What the task requires – Below are entries. Reproduce exactly the lines between the line holding "family: Apterygidae" and the line holding "common name: blue wildebeest", inclusive, and only those.

(Dataset entries)

------

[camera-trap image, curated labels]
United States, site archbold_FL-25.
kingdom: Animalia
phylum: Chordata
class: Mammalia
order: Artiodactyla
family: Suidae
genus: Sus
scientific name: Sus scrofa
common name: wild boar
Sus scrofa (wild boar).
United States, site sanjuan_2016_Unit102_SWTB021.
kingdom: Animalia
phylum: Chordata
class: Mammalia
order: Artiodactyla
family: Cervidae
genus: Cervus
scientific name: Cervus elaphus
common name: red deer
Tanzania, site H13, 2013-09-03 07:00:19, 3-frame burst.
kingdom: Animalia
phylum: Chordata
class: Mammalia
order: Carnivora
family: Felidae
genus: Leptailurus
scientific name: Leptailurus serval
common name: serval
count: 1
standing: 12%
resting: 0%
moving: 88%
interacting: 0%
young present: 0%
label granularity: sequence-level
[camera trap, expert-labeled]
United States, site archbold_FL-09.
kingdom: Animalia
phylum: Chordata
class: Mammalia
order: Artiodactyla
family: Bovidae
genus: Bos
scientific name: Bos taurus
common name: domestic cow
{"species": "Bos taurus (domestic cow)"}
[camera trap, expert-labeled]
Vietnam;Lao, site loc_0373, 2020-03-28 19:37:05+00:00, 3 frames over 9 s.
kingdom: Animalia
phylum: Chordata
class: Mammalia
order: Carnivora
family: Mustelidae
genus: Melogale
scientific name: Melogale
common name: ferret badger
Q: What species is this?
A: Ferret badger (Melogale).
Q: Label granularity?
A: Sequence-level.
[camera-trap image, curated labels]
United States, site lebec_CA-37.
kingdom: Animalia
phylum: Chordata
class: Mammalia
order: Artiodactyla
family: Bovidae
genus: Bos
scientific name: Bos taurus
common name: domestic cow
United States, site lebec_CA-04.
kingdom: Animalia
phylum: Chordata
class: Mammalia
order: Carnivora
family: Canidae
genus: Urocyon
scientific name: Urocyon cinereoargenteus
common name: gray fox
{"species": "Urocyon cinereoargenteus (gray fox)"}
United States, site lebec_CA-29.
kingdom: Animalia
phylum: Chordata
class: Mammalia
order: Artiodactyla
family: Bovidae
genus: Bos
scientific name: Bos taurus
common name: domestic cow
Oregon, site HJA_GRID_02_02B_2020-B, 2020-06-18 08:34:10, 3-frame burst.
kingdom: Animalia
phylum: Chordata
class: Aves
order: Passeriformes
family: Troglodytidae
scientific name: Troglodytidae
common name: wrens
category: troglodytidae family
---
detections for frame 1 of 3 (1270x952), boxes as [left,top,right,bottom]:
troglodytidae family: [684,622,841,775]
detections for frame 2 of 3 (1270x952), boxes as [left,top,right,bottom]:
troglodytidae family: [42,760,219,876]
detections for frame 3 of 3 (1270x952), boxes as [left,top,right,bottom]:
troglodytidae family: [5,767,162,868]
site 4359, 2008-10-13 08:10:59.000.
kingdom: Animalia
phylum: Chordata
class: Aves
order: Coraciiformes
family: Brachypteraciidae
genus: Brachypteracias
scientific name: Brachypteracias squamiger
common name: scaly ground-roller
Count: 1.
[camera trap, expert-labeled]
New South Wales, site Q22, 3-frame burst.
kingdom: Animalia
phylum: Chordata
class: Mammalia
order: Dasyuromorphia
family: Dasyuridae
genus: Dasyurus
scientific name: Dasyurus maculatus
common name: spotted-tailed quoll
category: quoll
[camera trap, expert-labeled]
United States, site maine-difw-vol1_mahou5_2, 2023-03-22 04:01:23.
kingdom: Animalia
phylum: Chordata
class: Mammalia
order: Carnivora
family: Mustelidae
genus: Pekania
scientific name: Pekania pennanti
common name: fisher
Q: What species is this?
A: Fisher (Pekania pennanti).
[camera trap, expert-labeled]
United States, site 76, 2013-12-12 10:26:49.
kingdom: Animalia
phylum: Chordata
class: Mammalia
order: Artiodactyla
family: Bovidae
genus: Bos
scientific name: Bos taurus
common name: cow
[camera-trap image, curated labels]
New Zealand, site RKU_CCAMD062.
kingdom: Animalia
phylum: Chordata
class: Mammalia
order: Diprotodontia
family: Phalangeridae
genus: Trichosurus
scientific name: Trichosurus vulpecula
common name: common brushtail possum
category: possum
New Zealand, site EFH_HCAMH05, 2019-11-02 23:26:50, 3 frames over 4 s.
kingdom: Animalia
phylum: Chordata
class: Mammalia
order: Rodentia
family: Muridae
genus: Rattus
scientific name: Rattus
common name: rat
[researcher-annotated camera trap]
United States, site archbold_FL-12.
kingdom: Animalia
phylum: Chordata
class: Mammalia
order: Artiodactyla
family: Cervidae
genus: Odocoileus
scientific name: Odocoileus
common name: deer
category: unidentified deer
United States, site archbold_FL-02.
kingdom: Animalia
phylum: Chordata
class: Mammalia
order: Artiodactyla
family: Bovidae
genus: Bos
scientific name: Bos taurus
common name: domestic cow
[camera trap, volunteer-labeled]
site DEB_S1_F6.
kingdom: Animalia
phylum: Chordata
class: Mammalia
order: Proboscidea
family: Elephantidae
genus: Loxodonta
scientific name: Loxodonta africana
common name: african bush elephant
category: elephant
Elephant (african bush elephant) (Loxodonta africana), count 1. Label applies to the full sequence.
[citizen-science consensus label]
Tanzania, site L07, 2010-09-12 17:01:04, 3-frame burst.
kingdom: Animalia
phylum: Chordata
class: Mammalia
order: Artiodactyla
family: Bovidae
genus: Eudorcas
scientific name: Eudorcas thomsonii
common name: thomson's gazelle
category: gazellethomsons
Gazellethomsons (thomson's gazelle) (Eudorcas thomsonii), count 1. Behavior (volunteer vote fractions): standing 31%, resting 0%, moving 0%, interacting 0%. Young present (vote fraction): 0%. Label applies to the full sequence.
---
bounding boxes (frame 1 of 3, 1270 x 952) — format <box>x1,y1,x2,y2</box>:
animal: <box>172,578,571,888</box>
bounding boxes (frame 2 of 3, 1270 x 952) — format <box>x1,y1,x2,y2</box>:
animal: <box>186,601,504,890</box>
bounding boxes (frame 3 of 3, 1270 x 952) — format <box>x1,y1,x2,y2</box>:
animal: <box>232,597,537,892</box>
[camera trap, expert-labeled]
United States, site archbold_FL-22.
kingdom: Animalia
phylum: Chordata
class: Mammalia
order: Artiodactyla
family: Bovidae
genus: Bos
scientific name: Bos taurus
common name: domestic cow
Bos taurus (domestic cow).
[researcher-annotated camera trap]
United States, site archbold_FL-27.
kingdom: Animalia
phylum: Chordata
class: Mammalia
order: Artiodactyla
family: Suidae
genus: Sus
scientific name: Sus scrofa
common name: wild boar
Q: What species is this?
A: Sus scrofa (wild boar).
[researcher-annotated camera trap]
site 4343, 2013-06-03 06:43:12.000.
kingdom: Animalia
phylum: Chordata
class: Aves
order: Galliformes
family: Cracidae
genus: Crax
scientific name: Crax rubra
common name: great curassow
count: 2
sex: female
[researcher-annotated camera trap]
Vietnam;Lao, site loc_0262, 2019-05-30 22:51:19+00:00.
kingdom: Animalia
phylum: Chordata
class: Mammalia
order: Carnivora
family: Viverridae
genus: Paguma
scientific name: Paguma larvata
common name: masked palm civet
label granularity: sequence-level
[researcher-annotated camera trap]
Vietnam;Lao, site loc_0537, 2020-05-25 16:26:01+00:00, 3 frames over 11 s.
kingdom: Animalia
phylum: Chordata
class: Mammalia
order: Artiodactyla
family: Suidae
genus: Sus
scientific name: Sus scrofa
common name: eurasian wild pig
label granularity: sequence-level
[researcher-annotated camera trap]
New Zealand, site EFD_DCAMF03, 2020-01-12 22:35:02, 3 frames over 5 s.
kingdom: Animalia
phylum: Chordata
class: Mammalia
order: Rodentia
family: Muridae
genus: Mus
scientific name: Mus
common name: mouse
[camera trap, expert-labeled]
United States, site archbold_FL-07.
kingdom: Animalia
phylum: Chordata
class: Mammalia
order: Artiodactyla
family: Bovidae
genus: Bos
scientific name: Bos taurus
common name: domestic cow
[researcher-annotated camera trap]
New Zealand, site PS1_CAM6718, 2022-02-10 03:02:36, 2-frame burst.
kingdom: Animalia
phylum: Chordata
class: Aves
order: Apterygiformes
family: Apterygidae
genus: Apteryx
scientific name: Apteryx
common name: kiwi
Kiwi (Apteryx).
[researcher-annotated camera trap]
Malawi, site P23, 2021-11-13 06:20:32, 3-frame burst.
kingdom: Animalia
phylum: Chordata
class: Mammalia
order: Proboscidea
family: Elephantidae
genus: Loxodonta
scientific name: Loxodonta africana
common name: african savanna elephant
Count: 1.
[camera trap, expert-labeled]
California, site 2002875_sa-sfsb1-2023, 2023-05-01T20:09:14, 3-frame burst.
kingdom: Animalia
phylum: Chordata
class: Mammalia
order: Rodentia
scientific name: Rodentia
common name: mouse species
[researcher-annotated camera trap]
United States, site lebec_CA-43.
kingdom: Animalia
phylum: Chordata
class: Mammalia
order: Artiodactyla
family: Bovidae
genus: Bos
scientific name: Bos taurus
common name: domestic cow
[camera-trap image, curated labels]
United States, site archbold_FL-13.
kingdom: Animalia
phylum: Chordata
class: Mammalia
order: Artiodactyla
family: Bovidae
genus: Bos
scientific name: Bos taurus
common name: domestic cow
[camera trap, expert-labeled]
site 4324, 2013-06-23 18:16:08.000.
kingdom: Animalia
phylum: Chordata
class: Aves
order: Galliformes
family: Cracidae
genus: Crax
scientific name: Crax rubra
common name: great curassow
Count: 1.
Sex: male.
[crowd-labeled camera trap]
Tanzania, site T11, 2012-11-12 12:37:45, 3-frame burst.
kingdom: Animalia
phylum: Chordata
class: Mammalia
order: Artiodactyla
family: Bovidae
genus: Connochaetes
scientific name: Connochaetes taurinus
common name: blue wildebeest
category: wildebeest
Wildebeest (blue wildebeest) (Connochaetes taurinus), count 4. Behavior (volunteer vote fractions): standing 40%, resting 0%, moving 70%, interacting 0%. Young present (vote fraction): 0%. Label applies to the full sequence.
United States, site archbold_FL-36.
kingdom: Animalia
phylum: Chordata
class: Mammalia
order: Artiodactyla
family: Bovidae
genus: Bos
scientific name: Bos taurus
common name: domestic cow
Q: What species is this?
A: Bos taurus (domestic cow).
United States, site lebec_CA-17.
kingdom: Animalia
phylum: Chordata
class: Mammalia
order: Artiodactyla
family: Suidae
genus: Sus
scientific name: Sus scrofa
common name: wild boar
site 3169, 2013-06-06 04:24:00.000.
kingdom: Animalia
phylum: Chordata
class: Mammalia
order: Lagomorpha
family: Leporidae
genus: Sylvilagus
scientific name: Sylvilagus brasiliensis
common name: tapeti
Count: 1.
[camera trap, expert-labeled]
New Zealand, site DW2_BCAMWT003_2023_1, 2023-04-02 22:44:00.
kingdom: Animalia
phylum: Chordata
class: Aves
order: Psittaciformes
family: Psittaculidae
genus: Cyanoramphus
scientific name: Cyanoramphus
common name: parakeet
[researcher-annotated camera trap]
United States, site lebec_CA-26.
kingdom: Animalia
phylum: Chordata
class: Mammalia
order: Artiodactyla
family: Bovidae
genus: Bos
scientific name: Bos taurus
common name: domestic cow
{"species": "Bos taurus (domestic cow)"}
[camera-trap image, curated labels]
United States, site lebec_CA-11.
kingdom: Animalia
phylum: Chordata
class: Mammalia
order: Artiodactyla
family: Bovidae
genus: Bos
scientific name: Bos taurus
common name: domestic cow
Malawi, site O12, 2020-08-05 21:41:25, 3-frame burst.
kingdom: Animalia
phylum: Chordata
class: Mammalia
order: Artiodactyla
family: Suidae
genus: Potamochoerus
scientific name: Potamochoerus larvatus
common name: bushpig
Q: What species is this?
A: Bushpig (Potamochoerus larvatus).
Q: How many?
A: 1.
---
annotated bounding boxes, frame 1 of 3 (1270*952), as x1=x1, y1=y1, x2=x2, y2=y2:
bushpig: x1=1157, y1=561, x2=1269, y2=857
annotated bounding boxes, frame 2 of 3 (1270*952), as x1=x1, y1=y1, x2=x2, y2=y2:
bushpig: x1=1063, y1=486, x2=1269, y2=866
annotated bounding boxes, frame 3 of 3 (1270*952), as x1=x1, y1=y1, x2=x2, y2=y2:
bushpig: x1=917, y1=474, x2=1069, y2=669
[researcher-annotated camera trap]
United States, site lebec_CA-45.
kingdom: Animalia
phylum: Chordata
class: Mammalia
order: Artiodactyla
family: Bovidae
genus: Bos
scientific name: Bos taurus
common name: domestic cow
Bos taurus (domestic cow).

------

Your response –
family: Apterygidae
genus: Apteryx
scientific name: Apteryx
common name: kiwi
Kiwi (Apteryx).
[researcher-annotated camera trap]
Malawi, site P23, 2021-11-13 06:20:32, 3-frame burst.
kingdom: Animalia
phylum: Chordata
class: Mammalia
order: Proboscidea
family: Elephantidae
genus: Loxodonta
scientific name: Loxodonta africana
common name: african savanna elephant
Count: 1.
[camera trap, expert-labeled]
California, site 2002875_sa-sfsb1-2023, 2023-05-01T20:09:14, 3-frame burst.
kingdom: Animalia
phylum: Chordata
class: Mammalia
order: Rodentia
scientific name: Rodentia
common name: mouse species
[researcher-annotated camera trap]
United States, site lebec_CA-43.
kingdom: Animalia
phylum: Chordata
class: Mammalia
order: Artiodactyla
family: Bovidae
genus: Bos
scientific name: Bos taurus
common name: domestic cow
[camera-trap image, curated labels]
United States, site archbold_FL-13.
kingdom: Animalia
phylum: Chordata
class: Mammalia
order: Artiodactyla
family: Bovidae
genus: Bos
scientific name: Bos taurus
common name: domestic cow
[camera trap, expert-labeled]
site 4324, 2013-06-23 18:16:08.000.
kingdom: Animalia
phylum: Chordata
class: Aves
order: Galliformes
family: Cracidae
genus: Crax
scientific name: Crax rubra
common name: great curassow
Count: 1.
Sex: male.
[crowd-labeled camera trap]
Tanzania, site T11, 2012-11-12 12:37:45, 3-frame burst.
kingdom: Animalia
phylum: Chordata
class: Mammalia
order: Artiodactyla
family: Bovidae
genus: Connochaetes
scientific name: Connochaetes taurinus
common name: blue wildebeest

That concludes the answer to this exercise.